Здесь это где? Я ждал, что обгрызенный ноготь укажет на одну из дверей. Но вместо этого палец, описав кривую дугу, ткнулся в голову девушки. Импровизированный пистолет, приставленный к собственному виску.
— Она навечно запечатана здесь. Хочешь посмотреть?
— Нет.
— Кто-то слишком труслив для рыцаря.
— Просто осторожен. Меня не интересуют больные фантазии сумасшедшей. Лучше скажи, где я могу найти Дашку в реальности.
Володина начала смеяться. Не самое приятное зрелище, учитывая проблемы с лицевым нервом, которые она столь тщательно скрывала. Губы перекосило, обнажив часть желтых зубов. Правый уголок рта задергался, пытаясь дотянуть до левого — задрожал в подобие нервного тика. Уродливые гримасы безумной постоянно менялись и плыли.
— Ты тупой?! — прокаркала девушка. — Её нет в реальности, не существует вот уже несколько лет. Все что осталось — это кости в могиле и воспоминания в моей голове.
— Что с Дашкой?
— Её убили.
— Кто?!
Уголки Володиной последний раз дрогнув опустились. На воспаленном от угрей лбу проявились хмурые складки.
— Ты это сделал.
— Что за бред, я не мог… Мы не виделись с шестого класса.
— Убивать можно по-разному. Можно вспороть брюхо лезвием тупого ножа, и наблюдать как корчится в судорогах тело, а можно подарить надежду на любовь. Даже не знаю что хуже… Последние годы она мучалась от боли. Врачи ничего не могли поделать с ее болезнью, говорили это генетическое. Она постоянно набирала в весе, хотя и питалась диетической безвкусной бурдой. Когда масса тела перевалила за сто, ей уже тяжело было вставать с кровати: не справлялись мышцы, болели воспаленные суставы. Все что у нее оставалось — горсть обезболивающих и ваши с ней фотографии в телефоне. Почему ты ей не написал? Одно простое сообщение со словами «как дела»?
— Я не знал.
— Что ты не знал? Трудно было ответить, не нашлось сил на одну строчку?
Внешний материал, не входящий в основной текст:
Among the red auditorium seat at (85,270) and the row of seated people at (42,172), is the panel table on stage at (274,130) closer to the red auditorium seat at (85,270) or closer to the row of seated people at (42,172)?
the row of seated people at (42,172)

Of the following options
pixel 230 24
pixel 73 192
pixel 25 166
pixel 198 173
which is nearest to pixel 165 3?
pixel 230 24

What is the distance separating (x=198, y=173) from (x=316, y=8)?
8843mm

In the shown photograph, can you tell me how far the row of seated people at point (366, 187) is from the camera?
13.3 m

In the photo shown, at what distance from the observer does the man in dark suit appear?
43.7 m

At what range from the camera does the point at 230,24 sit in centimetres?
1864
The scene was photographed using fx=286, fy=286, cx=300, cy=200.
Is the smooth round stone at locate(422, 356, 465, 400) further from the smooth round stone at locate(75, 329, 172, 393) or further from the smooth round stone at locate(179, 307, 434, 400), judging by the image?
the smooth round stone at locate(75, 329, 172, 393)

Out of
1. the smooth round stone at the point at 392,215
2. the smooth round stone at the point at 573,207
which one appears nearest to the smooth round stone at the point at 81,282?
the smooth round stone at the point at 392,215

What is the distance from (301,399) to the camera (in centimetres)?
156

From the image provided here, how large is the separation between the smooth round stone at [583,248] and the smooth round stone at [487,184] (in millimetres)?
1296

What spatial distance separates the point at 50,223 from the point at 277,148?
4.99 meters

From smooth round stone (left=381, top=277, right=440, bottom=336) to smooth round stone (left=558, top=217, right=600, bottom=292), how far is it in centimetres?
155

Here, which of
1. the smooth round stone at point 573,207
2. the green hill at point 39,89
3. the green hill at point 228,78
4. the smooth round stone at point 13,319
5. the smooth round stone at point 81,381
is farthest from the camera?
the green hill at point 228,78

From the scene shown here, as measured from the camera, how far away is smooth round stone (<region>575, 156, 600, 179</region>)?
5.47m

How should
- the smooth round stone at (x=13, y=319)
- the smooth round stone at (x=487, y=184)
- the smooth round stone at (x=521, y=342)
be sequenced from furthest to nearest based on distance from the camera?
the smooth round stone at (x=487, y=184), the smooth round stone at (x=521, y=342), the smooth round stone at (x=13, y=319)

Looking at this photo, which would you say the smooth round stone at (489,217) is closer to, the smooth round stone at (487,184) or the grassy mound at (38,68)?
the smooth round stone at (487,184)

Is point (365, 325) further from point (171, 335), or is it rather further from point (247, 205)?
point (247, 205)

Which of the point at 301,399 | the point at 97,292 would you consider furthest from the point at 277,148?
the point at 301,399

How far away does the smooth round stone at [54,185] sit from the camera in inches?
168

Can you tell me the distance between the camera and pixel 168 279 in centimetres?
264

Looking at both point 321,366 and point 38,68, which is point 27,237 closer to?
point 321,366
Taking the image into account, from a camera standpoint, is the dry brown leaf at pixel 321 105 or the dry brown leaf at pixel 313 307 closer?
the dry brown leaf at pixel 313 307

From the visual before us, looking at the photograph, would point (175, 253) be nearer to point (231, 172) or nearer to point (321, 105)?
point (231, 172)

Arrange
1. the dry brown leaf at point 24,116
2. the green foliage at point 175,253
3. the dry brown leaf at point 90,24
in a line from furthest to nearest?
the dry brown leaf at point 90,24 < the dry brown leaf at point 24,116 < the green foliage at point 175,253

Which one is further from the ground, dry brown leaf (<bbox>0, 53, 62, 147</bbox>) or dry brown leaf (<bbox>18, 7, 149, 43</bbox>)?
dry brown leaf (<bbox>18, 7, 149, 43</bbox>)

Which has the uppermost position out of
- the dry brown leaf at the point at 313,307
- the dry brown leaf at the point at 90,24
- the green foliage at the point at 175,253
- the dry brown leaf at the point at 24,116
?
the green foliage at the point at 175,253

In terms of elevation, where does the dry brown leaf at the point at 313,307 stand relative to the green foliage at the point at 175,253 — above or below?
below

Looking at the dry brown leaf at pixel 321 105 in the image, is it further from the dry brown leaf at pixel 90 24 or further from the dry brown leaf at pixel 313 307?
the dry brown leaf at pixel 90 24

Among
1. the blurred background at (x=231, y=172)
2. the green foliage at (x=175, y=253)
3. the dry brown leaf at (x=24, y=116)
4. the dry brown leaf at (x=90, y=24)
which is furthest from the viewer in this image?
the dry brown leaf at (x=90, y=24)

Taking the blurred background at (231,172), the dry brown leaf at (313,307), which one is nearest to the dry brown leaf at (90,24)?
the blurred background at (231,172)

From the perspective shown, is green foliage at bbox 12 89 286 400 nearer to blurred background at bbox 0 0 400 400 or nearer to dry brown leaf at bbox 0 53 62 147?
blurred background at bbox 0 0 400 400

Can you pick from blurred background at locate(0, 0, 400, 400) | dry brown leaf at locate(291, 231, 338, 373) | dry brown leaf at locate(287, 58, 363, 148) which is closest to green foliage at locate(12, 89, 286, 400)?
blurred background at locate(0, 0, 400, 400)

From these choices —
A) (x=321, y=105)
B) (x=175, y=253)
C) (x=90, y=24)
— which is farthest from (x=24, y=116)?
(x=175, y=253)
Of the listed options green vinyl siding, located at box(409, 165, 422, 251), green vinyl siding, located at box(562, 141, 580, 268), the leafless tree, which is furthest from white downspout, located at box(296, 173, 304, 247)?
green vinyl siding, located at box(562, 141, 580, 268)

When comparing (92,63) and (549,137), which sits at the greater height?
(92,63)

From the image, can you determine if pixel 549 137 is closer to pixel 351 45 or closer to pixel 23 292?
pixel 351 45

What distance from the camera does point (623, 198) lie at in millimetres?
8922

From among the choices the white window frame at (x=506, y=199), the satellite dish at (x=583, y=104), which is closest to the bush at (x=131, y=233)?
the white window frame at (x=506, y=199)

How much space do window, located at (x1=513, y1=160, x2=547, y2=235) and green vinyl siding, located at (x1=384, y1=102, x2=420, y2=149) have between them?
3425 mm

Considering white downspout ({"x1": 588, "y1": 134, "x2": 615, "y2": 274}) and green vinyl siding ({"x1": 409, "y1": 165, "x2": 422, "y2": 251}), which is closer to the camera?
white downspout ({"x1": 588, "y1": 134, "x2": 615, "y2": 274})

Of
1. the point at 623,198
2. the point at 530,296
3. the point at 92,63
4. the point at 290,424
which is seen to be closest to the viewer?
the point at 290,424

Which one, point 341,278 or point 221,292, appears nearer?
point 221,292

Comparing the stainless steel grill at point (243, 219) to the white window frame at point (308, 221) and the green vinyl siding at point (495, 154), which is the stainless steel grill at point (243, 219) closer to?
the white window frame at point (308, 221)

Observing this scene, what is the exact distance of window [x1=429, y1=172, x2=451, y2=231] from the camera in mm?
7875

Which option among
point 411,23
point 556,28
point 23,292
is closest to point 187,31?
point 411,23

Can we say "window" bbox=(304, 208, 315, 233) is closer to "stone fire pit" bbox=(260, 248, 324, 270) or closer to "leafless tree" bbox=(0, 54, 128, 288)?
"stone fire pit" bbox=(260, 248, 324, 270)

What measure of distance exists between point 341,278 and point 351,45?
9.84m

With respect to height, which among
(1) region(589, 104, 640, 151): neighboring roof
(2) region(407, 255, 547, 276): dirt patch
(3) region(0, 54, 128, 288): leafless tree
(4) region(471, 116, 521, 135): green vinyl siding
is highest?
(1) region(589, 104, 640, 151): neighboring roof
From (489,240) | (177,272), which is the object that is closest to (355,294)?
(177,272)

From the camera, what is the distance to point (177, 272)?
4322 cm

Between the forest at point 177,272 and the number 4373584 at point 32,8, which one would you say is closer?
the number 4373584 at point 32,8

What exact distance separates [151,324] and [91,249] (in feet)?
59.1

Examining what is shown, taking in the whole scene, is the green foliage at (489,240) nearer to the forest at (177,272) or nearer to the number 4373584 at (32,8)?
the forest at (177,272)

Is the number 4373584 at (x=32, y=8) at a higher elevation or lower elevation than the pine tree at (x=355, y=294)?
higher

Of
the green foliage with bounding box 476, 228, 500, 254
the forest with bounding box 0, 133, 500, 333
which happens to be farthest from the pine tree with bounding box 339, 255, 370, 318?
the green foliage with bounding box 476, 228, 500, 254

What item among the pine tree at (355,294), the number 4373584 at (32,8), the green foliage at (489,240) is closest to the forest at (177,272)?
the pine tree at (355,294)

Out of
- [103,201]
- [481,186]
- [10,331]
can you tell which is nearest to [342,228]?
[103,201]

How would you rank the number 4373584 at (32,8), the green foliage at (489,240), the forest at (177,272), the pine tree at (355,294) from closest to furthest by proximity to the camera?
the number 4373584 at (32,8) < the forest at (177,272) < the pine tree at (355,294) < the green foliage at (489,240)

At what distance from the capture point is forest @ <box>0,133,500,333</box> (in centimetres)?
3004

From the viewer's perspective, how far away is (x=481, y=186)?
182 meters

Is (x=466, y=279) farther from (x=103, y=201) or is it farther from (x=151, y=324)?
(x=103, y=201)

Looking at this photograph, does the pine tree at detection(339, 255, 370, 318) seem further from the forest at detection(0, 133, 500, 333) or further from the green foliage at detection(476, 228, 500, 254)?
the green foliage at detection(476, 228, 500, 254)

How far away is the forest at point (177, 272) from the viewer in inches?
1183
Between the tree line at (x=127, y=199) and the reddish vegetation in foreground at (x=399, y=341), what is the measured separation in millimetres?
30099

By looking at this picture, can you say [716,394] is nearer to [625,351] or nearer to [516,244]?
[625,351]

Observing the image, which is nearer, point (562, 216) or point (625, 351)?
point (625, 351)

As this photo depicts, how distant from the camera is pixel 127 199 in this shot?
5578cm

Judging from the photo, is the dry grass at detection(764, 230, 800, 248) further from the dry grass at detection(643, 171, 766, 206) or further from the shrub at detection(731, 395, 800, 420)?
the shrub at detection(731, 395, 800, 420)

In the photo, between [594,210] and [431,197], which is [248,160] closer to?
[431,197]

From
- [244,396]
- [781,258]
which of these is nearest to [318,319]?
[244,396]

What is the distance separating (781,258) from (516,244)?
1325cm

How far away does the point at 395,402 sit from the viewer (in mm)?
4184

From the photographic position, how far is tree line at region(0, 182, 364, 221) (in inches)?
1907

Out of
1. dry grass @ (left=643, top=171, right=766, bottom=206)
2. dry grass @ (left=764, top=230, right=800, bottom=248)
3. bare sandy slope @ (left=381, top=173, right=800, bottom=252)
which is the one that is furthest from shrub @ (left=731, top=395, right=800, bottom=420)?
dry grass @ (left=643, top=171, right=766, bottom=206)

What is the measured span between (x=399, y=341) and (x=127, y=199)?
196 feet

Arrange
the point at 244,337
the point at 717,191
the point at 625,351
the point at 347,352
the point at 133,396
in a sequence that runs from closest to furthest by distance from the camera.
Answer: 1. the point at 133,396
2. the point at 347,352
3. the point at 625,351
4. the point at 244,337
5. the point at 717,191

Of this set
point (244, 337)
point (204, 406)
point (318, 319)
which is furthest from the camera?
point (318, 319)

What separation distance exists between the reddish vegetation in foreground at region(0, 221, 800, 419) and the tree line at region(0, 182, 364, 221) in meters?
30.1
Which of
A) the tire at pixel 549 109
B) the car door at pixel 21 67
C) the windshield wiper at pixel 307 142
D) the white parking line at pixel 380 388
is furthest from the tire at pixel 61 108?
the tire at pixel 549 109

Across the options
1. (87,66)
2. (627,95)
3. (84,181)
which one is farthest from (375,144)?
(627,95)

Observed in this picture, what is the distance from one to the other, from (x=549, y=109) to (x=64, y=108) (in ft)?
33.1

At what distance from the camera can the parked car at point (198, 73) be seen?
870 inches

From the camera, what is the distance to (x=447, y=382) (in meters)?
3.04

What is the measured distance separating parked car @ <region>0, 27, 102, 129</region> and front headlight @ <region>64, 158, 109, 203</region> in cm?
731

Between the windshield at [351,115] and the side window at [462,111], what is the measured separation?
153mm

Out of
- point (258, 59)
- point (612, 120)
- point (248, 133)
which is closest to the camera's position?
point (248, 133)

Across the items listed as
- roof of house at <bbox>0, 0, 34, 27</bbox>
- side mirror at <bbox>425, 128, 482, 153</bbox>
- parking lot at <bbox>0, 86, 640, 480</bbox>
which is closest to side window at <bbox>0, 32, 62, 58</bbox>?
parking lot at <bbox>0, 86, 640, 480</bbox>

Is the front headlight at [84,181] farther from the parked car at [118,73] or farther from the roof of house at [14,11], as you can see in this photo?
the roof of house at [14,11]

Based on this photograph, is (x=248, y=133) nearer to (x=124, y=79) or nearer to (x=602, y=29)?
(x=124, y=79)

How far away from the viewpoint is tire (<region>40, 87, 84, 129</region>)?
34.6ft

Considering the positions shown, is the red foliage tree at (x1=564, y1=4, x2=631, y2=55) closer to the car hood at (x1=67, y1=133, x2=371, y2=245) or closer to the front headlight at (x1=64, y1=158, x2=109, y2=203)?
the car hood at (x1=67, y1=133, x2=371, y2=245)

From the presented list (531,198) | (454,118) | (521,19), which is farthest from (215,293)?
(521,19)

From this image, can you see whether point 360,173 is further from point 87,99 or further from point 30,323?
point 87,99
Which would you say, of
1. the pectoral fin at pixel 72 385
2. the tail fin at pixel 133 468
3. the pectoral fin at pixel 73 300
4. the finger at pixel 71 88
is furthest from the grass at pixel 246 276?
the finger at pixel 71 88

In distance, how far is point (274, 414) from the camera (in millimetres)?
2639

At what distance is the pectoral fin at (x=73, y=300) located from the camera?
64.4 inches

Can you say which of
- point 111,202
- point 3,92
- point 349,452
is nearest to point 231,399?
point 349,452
Дашка… Кажется, она писала пару раз, после того как переехала с родителями в другой город. Пустяковые вещи вроде погоды за окном или чем занимаешься. А еще она любила добавлять в текст смешные рожицы и анимированных зверят с бантиками. Я терпеть не мог подобной ерунды. Дашка об этом прекрасно знала и все равно вставляла девчачьи глупости. Почему ей не ответил — не помню… Может быть взбесила очередная кошечка, а может собирался написать, да закрутился и забыл… Дашка, как так-то?
— Я звонил на день рождение, но она не ответила.
— Один дежурный звонок за все время? Ты жалок, Синицын.